The command returns metadata about the copy operation. For example, here is an output for an operation that is in progress:

done: false
metadata:
  `@type`: type.googleapis.com/google.logging.v2.CopyLogEntriesMetadata
  progress: 75
  destination: storage.googleapis.com/my-storage-bucket-1
  source: projects/my-test-project/locations/us-central1/buckets/my-logging-bucket-2
  verb: copy
  startTime: `2024-05-23T10:52:40.039751Z`
  state: OPERATION_STATE_RUNNING
name: projects/my-test-project/locations/us-central1/buckets/my-logging-bucket-2
   </pre>

Cancel a copy operation

You can cancel an in-progress copy operation. If you cancel a copy operation, all log entries that were copied before the operation was cancelled remain in the Cloud Storage bucket.

After cancelling a copy operation, Logging completes all ongoing processes before it completes the cancellation. This might result in some log entries still being copied to Cloud Storage after you cancel the operation.

To cancel a copy operation, run the following command:

gcloud logging operations cancel OPERATION_ID \
--location=LOCATION --project=PROJECT_ID

Before you run the previous command, do the following:

• Replace OPERATION_ID with the ID of the operation.
• Replace LOCATION with the location of the log bucket that you are copying from.
• Replace PROJECT_ID with your Google Cloud project ID.

View logs in Cloud Storage

To view and understand the logs that you copied to Cloud Storage, see View logs routed to Cloud Storage.

Quotas and limits

All copy operations take at least an hour to complete, no matter the amount of data that is being copied.

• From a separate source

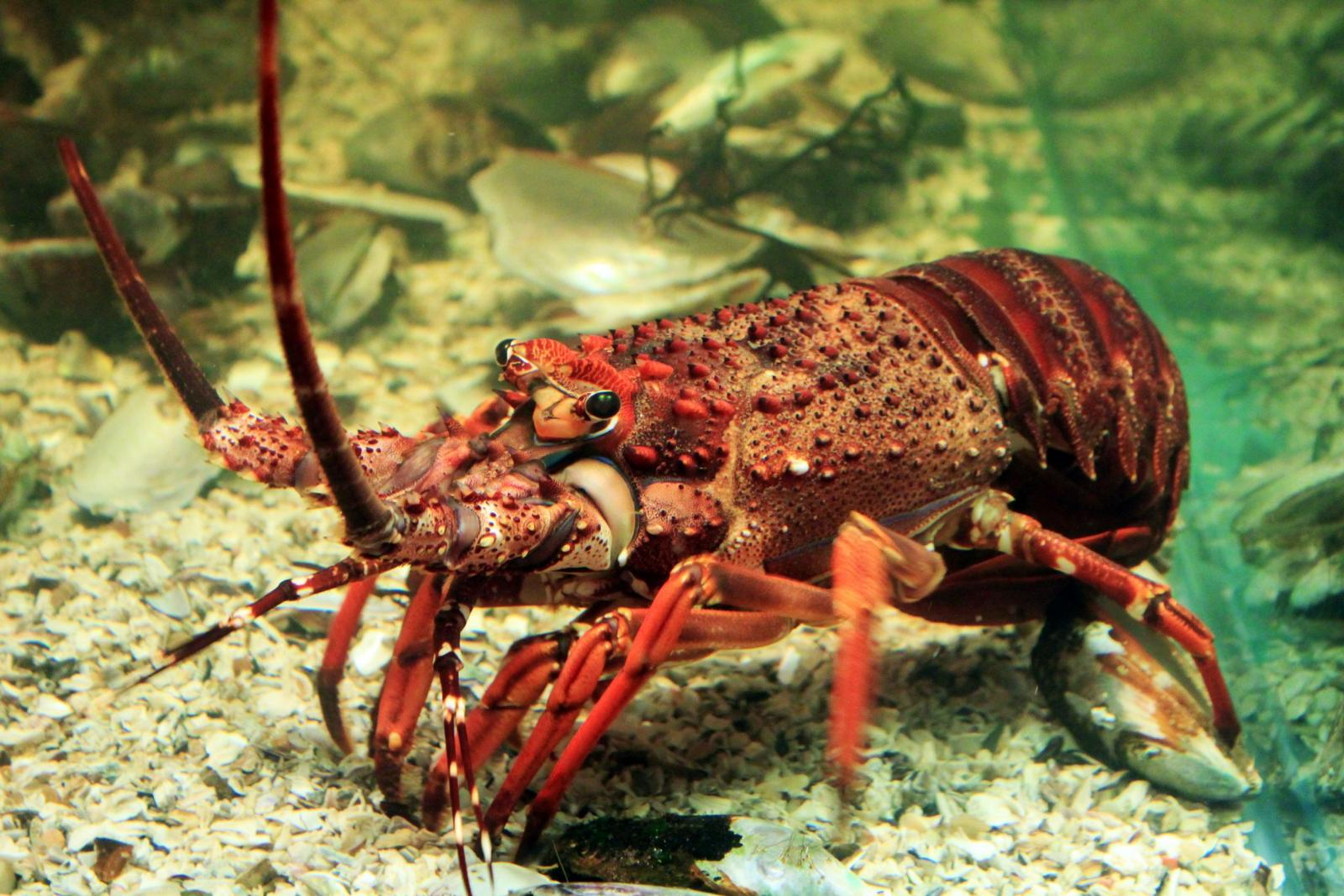 East Coast Rock lobster Crayfish. (Panulirus homarus) | Wild Coast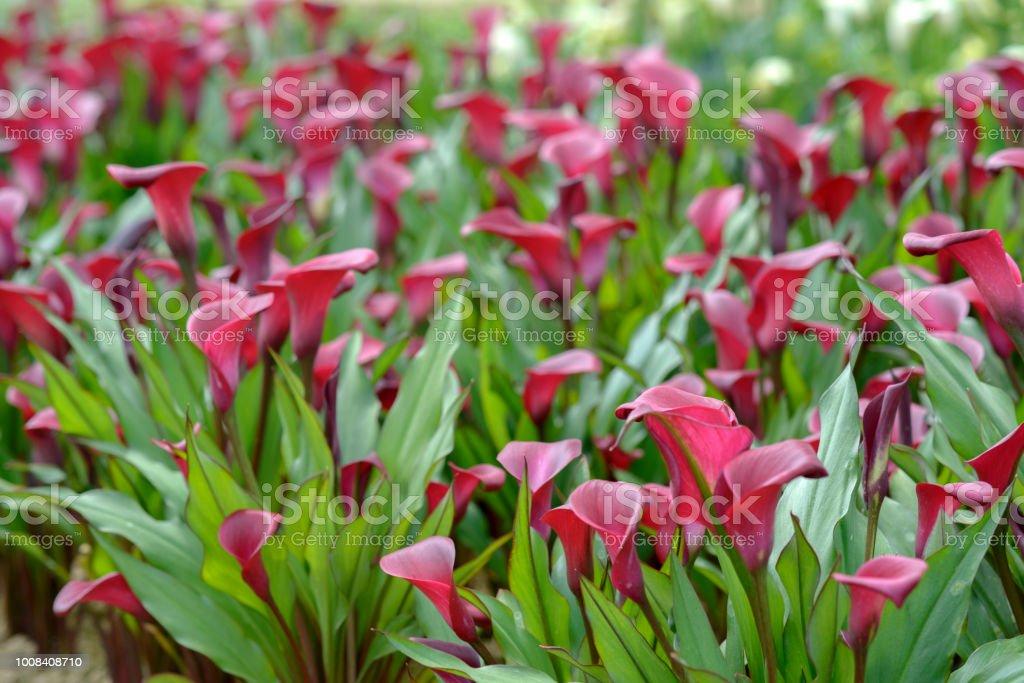 Photo image de champ jardin coloré de la fleur Calla - Photo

To copy a large volume—for example, petabytes—split the copying across multiple copy operations by using the timestamp field in the --filter flag.

The copy command cannot copy log entries whose retention has expired.

Pricing

Cloud Logging doesn't charge to route logs to a supported destination; however, the destination might apply charges. With the exception of the _Required log bucket, Cloud Logging charges to stream logs into log buckets and for storage longer than the default retention period of the log bucket.

Cloud Logging doesn't charge for copying logs, for creating log scopes or analytics views, or for queries issued through the Logs Explorer or Log Analytics pages.

For more information, see the following documents:

• Cloud Logging pricing summary

• Destination costs:

  • Cloud Storage pricing
  • BigQuery pricing
  • Pub/Sub pricing
  • Cloud Logging pricing
• VPC flow log generation charges apply when you send and then exclude your Virtual Private Cloud flow logs from Cloud Logging.